*** Opening Exercise material ***
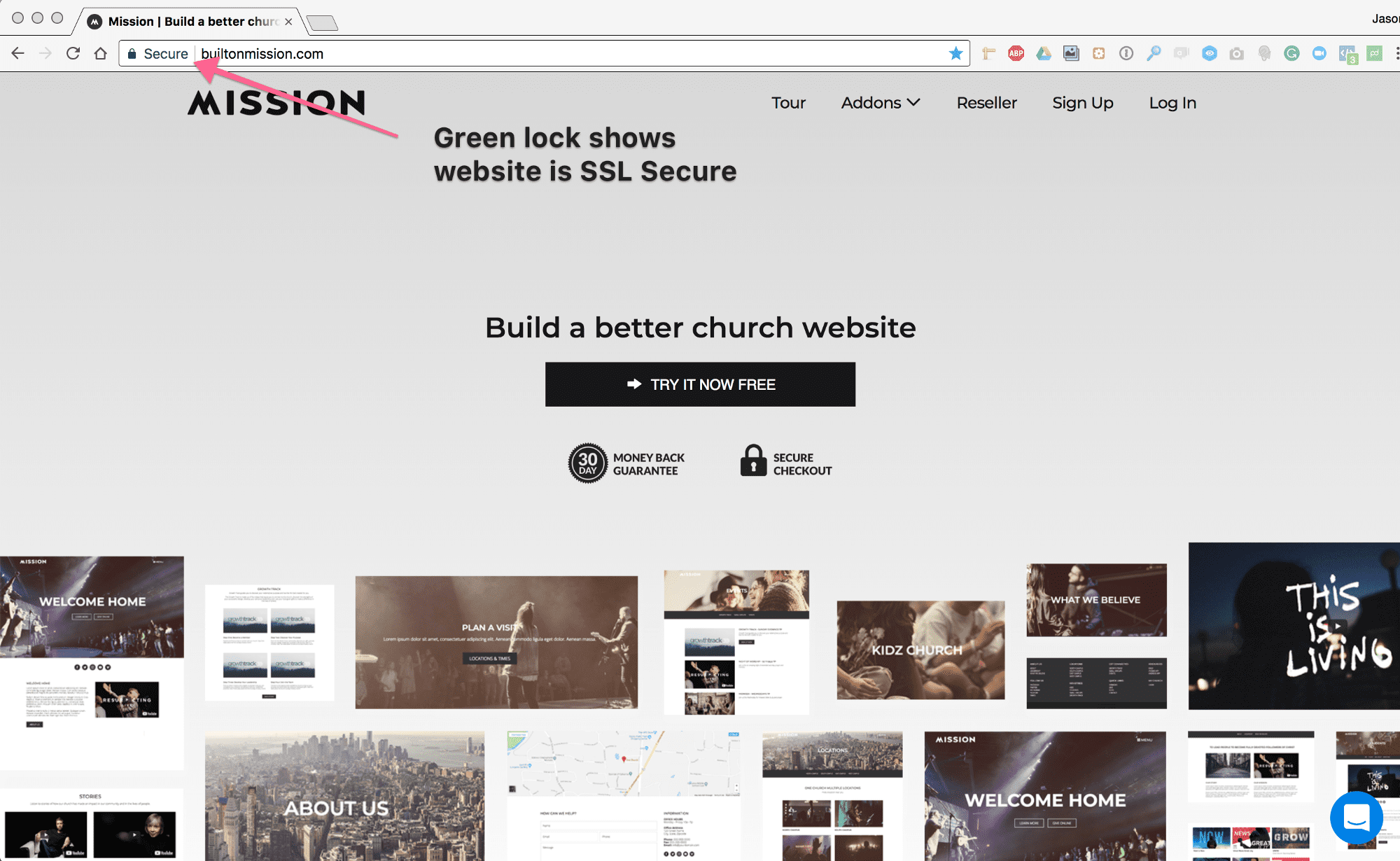 Setting up SSL on your website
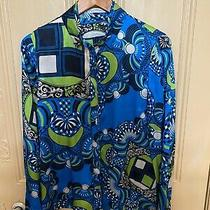 Gianni Versace Collection Silk Shirt Blouse Italy S. 44 Collar Removeable Nwot Photo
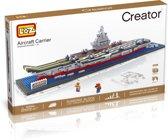 Vliegdekschip, aircraft carrier, Loz Creator Series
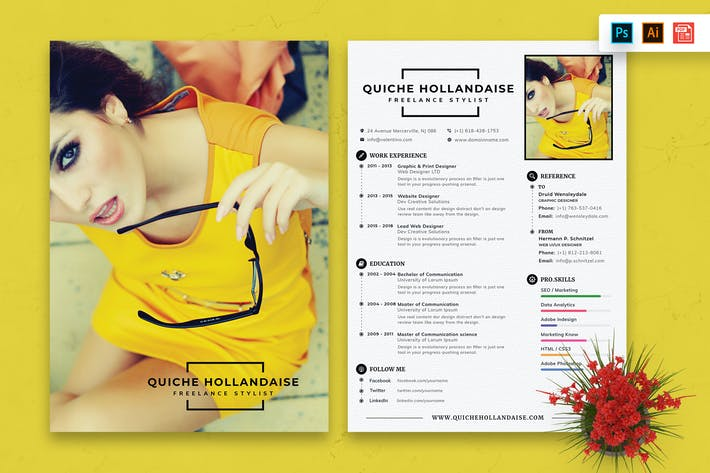Thumbnail for Resume CV Template-72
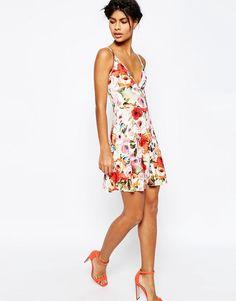 ASOS Strappy Back Floral Print Mini Skater Dress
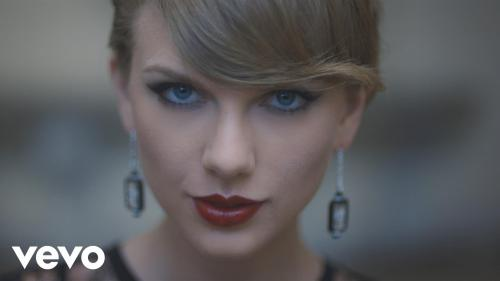 Bị Taylor Swift kiện đòi 1 USD vì tội sàm sỡ: DJ Mueller đòi bồi thường 3 triệu USD - hình ảnh 2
*** Closing Exercise material ***
Leaving every picture aside, transcribe exactly the lines from the one that contains "Thumbnail for Resume CV Template-72" through the final line of the listing above, inclusive.

▶ **Completed exercise**:
Thumbnail for Resume CV Template-72
 ASOS Strappy Back Floral Print Mini Skater Dress
 Bị Taylor Swift kiện đòi 1 USD vì tội sàm sỡ: DJ Mueller đòi bồi thường 3 triệu USD - hình ảnh 2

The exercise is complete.